Advances in our knowledge of the physiology of erection have facilitated understanding of the pharmacodynamics of sildenafil. Erection is initiated by dilation of the arterial bed, which increases blood flow and pressure; it is maintained by restriction of venous outflow. Previously it was believed that the parasympathetic system was critical in maintaining erection. Now, we know that the major player is the nonadrenergic, noncholinergic (NA-NC) system, which was identified 50 years ago but never studied in detail until relatively recently. The NA-NC system uses nitric oxide as a neurotransmitter. Through its second messenger, cyclic guanine monophosphate (cGMP), nitric oxide triggers relaxation of penile endothelium and smooth muscle, allowing expansion of the lacunar spaces within the corpora and the trapping of blood by compression of peripheral draining venules.

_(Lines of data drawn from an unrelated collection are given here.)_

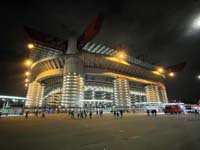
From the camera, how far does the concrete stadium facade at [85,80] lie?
6619cm

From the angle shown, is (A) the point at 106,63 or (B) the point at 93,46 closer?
(A) the point at 106,63

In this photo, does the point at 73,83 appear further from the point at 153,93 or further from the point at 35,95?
the point at 153,93

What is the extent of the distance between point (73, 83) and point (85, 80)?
39.8 feet

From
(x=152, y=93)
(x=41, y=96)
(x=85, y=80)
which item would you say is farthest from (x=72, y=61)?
(x=152, y=93)

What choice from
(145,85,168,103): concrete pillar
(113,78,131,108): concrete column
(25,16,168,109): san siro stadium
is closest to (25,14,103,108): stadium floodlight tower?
(25,16,168,109): san siro stadium

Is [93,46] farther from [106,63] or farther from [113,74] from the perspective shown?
[113,74]

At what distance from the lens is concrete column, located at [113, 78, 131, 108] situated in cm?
7669

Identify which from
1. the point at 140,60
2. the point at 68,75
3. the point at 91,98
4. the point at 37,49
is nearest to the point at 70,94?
the point at 68,75

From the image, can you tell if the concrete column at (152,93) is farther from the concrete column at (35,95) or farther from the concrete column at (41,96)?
the concrete column at (35,95)

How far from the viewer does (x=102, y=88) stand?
Result: 260 ft

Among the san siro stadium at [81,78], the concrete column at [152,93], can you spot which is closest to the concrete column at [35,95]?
the san siro stadium at [81,78]

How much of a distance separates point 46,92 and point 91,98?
3545 centimetres

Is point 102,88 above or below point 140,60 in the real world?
below

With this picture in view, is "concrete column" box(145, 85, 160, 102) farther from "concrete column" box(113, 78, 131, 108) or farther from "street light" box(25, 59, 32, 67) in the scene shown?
"street light" box(25, 59, 32, 67)
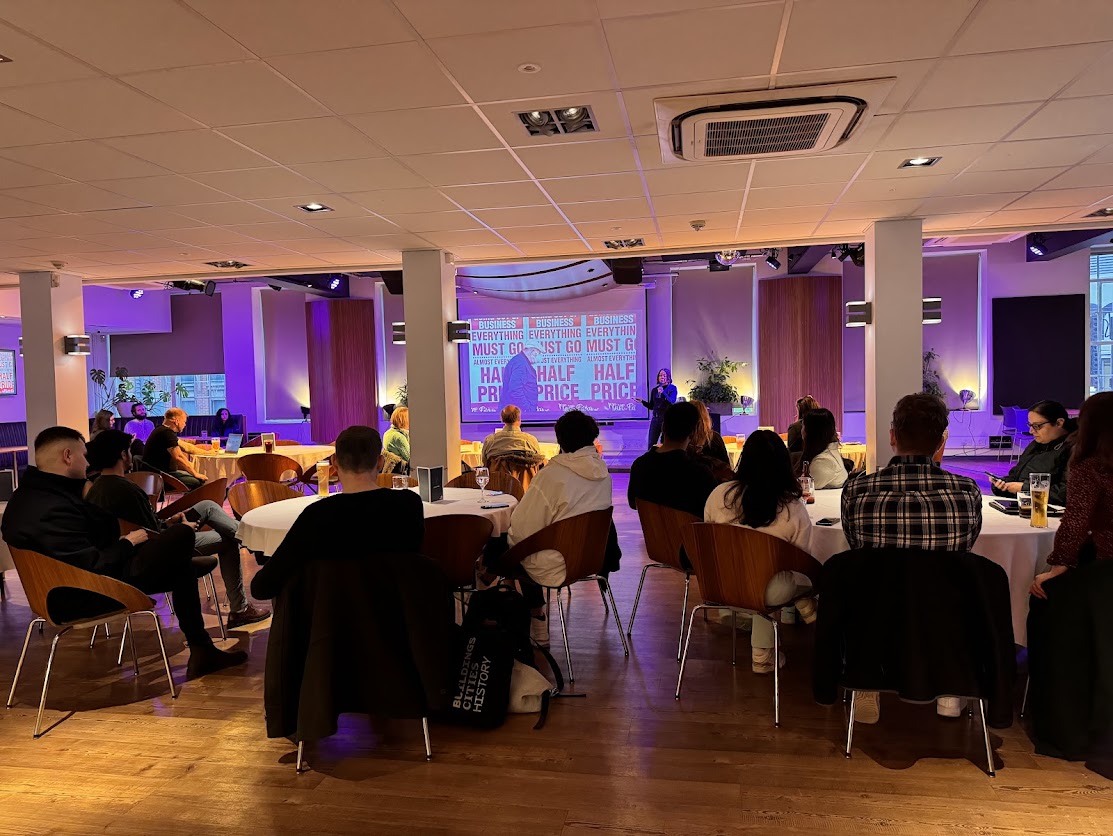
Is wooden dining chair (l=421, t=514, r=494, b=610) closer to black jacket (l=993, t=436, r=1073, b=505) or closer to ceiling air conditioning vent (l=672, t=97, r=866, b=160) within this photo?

Sildenafil, a type 5 phosphodiesterase inhibitor, prevents the breakdown of cGMP, thereby prolonging erection. It has no effect on libido and does not cause erection without stimulation, but it maintains an erection once it has been achieved. Although the NA-NC system is particularly prominent in the penis, it is also found in the heart, the brain, and other organs. Its presence in the eye explains the blue visual hue that some patients experience after taking sildenafil.
The most common side effects of sildenafil are headache, flushing, and dyspepsia. It can also decrease BP. Because the decrease in BP may be synergistic with the hypotensive action of nitrates, sildenafil is contraindicated in patients taking a medication that contains nitrates, such as nitroglycerin.
In addition, sildenafil alters the half-life of many other medications, and many medications change the half-life of sildenafil. The list of agents that can interact with sildenafil includes such common medications as nonselective β-blockers, erythromycin, itraconazole, potassium-sparing diuretics, and cimetidine. It is not known whether those interactions affect the side effects of sildenafil, particularly the incidence or severity of hypotension. In initial clinical trials, hypotension was reported in approximately 3% of patients, but those trials included a large percentage of young men with psychogenic impotence. Obviously, patients with vascular disease or diabetes have more problems with BP regulation and theoretically with orthostatic
hypotension. Deaths have been reported among patients taking sildenafil since it became available. The FDA is investigating those deaths.
The first study of data on different patient populations taking sildenafil was published several months after the drug became available for clinical use. Although the package insert indicated an overall efficacy of 82% (vs. 24% for placebo), analysis since has found more modest efficacy of 68% in patients with hypertension, 57% in diabetes, and 61% after transurethral prostatectomy. Moreover, published results are frequently obtained in a selected patient population, not from general clinical use.